Viewing entries tagged
Loss

Still Standing




The mourning sun glares on a street
once enshadowed
By Twin Towers standing as guardians
over Manhattan.
As dust and tears settle on a now
unfamiliar skyline
Their thunderous demise still
echoes the Nation.

Instead of bringing this great county
to its knees
We rise shaken and bruised, refusing
to admit defeat.
We join together as one
to show
A united front towards
a common enemy.
 
Our flag continues to wave, The Star
Spangled Banner continues to play
And prayers are lifted unto heaven
on Angels' Wings.
Today, amidst the rubble and chaos
brought to this land
We, The United States of America
proudly STILL STAND!
                                                          (c) sierra sugar 9/12/2001

Growing up I remember my parents talking about the assasination of John F, Kennedy and how even decades later they could perfectly remember even the smallest detail of that singular moment in time.  I couldn't understand it.  That is, not until September 11, 2001.

Ten years ago today I was married to an enlisted Navy man serving shore duty at Patuxent River, Maryland, which is located just South of Washington DC.  We lived on base and he worked on the electronics and radar systems for the F-18 fighter jets.  That morning, like any other morning we both were at work and the kids were in school, him on base and the kids and I off base.  That's when I heard the news.  A patient called to say she wouldn't be in, she was watching the news and a plane just flew into one of the Twin Towers in New York.  I couldn't wrap my brain around that concept.

I went to put the news on for my boss and I.  I remember standing there with my phone in my hand as I had called my husband but it just rang and went to voice mail.  I vaguely remember hearing his voice mail message, as if through a hollow tin can, as the second plane flew into the other tower.  When the first tower collasped, that's when my legs gave and I crumpled to the floor.  By the time I was finally able to make my legs work and stand both towers had collapsed.  I don't remember crying but my eyes burned and my cheeks were wet.  Every number I tried to call got some message about circuits being overloaded and the call could not be completed.  Being that close to DC I didn't know whether my husbands squadron was going to get called out.  My family and friends didn't know if we were ok.

I nearly jumped out of my skin when my phone actually rang.  It was my husband.  He had literally two minutes to talk.  I remember him saying be quiet and listen.  Get the kids and get on base NOW, they are locking everything down.  No one in or out.

— Instructions for the task —
Return the September 11 post from "Growing up I" to "September 11, 2001.", word for word. Rely only on the September 11 post above.

— Supplied records —

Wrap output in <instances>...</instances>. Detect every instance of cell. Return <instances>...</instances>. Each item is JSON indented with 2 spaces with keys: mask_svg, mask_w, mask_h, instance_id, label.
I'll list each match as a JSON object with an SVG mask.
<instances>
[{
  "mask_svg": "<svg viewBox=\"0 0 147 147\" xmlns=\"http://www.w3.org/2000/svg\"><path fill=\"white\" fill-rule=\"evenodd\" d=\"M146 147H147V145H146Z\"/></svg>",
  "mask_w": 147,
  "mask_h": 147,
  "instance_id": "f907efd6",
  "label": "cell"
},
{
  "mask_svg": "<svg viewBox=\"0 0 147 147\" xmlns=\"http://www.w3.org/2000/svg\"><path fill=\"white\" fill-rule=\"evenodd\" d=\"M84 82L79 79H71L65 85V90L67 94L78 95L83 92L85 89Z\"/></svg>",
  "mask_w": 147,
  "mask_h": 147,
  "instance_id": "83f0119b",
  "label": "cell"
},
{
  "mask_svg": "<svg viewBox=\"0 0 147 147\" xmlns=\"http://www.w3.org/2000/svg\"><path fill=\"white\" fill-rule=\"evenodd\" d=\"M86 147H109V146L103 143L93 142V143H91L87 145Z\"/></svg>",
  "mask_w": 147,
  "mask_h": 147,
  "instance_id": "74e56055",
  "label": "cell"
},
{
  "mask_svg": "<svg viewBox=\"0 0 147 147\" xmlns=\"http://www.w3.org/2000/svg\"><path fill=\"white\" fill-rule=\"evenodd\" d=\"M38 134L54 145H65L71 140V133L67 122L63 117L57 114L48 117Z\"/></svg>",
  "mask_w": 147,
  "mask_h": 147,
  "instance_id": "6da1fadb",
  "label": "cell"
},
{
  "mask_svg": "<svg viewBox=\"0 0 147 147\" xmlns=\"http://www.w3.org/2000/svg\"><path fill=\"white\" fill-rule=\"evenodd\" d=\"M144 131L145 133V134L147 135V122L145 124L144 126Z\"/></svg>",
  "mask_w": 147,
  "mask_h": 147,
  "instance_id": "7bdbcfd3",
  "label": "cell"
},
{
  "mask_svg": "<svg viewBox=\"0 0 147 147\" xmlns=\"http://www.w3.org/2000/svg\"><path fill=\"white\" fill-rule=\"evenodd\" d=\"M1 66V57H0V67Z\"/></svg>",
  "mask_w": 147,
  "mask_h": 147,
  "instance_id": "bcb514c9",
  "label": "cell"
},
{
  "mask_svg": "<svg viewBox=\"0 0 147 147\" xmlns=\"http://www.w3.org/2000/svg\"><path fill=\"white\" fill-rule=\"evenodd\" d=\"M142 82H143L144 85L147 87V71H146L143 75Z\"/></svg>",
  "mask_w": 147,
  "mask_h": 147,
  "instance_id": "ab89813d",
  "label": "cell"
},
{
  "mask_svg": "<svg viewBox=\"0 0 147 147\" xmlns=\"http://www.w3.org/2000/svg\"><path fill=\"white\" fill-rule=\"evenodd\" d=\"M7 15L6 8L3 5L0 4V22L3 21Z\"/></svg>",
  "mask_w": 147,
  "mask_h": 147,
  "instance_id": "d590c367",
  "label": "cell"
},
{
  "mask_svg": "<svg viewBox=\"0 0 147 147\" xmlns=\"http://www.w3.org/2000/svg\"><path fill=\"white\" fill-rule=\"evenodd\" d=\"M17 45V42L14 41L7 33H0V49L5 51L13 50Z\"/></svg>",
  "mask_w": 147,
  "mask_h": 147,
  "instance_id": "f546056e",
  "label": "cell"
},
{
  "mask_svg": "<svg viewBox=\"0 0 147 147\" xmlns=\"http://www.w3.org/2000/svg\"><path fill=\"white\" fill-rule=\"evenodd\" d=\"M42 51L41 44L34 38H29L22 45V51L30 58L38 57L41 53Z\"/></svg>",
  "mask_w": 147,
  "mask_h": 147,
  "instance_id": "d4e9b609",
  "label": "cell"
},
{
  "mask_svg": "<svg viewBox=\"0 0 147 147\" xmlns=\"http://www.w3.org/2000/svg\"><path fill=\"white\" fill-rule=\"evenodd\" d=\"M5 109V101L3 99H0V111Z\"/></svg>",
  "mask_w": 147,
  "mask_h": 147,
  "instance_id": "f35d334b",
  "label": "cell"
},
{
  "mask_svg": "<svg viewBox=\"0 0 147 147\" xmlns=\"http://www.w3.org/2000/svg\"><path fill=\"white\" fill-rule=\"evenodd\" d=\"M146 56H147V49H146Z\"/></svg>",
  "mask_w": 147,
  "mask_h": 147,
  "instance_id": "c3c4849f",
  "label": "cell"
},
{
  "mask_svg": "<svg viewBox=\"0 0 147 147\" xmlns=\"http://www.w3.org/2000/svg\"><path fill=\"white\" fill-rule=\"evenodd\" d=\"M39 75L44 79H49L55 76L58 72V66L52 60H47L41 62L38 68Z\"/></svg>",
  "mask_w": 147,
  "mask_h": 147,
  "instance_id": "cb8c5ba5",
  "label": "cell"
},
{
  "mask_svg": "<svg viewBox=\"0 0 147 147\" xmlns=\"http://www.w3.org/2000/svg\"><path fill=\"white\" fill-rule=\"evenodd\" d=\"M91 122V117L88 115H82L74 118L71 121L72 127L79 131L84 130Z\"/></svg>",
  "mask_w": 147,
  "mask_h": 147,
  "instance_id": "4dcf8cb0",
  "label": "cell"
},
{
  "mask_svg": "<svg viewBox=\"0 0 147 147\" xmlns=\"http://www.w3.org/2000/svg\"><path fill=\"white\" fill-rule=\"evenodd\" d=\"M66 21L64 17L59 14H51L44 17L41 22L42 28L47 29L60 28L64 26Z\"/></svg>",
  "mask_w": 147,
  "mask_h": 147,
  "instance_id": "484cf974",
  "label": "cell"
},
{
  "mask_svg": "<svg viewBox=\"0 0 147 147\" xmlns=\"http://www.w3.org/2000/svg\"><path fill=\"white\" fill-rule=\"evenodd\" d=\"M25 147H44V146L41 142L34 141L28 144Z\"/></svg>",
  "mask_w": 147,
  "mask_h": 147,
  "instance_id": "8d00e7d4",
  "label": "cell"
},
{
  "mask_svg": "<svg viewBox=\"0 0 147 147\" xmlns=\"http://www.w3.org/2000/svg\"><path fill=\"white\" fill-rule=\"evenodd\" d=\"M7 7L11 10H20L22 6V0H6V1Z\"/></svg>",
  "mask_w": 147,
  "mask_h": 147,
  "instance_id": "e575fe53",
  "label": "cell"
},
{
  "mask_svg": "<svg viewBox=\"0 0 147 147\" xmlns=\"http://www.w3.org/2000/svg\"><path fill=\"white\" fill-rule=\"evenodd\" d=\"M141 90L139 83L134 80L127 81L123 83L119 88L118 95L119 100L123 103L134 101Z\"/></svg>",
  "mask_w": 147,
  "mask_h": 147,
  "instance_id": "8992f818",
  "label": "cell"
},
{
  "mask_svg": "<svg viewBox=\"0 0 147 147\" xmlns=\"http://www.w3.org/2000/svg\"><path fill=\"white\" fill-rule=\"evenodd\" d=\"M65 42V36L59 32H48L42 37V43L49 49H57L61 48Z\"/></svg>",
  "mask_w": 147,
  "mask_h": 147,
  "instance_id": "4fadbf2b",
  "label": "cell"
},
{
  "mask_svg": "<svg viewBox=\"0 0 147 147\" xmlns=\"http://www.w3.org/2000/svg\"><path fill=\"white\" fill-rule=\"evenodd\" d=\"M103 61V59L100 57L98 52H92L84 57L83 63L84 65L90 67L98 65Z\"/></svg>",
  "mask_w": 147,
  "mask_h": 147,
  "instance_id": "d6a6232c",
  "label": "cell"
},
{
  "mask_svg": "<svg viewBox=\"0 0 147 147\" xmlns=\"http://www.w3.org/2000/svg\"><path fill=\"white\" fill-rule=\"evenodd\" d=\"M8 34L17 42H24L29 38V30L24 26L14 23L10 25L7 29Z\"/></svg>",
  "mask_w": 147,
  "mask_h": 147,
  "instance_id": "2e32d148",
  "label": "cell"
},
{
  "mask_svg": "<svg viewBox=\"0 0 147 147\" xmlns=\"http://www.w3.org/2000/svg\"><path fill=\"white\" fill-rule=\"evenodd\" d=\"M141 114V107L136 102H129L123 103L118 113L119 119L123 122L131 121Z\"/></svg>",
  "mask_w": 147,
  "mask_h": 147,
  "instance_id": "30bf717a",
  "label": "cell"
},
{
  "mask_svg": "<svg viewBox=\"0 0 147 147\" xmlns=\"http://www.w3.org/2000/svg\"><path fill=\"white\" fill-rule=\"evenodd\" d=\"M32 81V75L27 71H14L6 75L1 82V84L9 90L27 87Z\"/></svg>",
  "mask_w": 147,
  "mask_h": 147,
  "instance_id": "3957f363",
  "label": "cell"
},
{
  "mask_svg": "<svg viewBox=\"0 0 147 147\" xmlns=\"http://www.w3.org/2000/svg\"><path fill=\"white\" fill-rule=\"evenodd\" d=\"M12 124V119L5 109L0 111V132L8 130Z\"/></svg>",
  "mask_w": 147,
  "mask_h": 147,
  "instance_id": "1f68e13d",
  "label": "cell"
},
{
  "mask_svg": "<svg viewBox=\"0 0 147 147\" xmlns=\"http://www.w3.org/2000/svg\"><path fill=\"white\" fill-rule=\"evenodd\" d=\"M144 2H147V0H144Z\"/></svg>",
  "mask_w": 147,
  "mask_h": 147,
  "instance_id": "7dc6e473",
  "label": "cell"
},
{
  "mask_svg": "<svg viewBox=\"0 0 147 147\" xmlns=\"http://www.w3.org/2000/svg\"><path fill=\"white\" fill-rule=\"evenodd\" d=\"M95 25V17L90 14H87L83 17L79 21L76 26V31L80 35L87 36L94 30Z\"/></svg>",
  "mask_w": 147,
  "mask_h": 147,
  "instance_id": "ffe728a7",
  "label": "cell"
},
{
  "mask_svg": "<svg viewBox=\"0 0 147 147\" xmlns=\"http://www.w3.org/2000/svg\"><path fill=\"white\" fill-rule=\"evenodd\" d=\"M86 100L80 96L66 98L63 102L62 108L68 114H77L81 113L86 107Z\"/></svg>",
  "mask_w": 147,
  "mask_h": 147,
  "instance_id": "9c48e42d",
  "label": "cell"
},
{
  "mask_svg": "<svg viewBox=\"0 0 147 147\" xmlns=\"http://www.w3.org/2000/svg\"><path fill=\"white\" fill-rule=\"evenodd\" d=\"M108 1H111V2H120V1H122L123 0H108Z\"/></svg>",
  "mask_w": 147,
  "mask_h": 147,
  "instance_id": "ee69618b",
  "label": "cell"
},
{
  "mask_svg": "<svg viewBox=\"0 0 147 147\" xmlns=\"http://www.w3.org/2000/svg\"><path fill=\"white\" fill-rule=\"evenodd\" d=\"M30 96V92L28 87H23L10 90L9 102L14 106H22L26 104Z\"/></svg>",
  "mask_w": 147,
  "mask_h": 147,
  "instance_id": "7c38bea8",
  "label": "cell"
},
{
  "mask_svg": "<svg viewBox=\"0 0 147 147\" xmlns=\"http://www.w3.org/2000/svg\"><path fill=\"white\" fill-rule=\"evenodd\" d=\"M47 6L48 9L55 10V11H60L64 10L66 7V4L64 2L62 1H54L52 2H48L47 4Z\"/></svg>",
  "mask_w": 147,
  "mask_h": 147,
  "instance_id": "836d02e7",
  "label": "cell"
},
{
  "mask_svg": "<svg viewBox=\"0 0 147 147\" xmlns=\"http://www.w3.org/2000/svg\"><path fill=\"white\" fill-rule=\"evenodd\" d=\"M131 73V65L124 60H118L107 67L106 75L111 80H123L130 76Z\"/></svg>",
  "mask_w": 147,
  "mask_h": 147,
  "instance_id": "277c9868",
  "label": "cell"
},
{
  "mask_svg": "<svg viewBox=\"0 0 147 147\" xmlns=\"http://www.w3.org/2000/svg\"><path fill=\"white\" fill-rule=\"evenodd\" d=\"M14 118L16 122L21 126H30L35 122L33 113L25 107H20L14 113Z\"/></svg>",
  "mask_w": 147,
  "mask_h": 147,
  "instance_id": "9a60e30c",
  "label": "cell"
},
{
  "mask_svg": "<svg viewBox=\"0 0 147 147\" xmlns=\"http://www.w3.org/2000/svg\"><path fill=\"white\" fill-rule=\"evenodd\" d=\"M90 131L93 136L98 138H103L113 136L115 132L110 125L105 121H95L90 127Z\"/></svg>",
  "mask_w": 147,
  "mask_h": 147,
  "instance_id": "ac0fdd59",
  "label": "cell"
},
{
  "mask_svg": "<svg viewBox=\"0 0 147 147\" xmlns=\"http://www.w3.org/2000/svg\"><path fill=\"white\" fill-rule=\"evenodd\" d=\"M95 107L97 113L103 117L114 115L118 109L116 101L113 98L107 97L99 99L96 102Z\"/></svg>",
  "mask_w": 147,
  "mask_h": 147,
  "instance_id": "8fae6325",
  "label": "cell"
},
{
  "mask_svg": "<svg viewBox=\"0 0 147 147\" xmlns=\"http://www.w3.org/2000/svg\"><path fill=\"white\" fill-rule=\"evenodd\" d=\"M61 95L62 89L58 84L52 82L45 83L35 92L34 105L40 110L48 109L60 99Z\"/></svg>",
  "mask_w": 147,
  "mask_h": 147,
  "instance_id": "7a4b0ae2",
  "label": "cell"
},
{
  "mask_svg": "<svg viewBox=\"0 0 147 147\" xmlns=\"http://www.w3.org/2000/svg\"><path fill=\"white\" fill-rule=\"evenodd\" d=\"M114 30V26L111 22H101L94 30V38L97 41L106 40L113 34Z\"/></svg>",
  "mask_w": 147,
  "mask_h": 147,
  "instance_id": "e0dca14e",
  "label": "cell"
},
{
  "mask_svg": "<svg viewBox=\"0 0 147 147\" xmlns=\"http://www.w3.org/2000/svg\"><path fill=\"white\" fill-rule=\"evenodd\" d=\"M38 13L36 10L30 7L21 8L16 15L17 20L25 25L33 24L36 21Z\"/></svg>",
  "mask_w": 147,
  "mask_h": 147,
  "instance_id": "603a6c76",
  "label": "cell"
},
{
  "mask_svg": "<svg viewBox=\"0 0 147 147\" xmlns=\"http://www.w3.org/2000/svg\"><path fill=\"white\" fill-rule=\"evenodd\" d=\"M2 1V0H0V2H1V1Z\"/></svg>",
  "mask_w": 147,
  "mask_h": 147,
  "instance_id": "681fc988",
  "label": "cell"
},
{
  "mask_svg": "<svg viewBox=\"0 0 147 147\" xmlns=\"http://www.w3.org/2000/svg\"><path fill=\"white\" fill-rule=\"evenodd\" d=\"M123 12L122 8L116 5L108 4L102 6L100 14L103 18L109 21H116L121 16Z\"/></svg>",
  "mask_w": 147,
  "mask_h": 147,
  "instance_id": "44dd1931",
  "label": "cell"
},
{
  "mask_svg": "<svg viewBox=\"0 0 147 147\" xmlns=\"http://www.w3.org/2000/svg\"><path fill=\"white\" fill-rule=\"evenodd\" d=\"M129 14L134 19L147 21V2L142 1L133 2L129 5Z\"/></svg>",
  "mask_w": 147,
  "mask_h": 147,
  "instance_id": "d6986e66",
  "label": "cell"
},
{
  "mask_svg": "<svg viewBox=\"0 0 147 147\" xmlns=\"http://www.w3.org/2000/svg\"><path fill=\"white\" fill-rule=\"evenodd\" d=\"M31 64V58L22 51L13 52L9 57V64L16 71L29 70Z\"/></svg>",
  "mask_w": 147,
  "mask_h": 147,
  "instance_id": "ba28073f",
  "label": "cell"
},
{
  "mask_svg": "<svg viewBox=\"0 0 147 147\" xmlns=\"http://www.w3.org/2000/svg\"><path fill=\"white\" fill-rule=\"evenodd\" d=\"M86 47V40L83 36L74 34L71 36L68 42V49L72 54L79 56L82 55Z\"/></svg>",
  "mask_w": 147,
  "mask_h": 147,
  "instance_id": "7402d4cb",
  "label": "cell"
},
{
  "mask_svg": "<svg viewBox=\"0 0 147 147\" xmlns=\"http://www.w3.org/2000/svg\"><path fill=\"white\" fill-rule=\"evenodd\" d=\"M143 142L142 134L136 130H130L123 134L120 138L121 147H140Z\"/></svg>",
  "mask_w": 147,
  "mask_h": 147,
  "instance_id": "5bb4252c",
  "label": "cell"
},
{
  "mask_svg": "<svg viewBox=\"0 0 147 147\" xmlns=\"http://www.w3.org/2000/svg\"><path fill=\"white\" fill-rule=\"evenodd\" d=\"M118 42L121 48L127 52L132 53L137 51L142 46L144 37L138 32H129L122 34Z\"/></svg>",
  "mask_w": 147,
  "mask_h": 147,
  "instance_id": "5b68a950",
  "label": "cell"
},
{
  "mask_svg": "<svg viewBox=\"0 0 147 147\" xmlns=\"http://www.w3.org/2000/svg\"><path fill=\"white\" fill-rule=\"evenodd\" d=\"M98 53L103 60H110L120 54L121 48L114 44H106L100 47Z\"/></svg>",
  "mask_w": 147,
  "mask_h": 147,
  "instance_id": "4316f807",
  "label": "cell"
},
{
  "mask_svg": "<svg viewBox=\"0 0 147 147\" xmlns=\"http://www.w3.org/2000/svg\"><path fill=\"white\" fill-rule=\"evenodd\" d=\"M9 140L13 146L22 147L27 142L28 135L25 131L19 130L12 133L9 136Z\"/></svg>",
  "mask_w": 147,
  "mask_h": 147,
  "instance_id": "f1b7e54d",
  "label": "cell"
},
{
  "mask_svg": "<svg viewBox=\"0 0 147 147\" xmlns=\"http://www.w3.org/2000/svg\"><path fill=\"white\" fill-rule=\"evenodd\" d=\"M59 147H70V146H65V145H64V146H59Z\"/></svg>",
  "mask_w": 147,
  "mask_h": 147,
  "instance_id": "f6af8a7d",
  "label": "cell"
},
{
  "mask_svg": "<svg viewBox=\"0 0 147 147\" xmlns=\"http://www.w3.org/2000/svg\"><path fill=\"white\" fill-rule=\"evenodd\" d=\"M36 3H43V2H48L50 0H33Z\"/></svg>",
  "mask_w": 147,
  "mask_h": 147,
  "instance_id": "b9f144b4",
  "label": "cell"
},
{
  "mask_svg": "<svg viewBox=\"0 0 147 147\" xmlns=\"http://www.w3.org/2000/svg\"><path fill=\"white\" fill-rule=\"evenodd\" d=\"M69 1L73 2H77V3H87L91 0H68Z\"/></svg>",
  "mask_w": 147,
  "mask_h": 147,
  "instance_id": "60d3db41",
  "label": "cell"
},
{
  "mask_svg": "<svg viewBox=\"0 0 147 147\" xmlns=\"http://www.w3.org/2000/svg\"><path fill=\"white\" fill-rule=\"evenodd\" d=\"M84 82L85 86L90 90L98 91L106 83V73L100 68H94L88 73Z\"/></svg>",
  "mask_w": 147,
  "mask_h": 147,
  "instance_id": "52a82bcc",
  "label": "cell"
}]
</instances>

— Answer box —
Growing up I remember my parents talking about the assasination of John F, Kennedy and how even decades later they could perfectly remember even the smallest detail of that singular moment in time.  I couldn't understand it.  That is, not until September 11, 2001.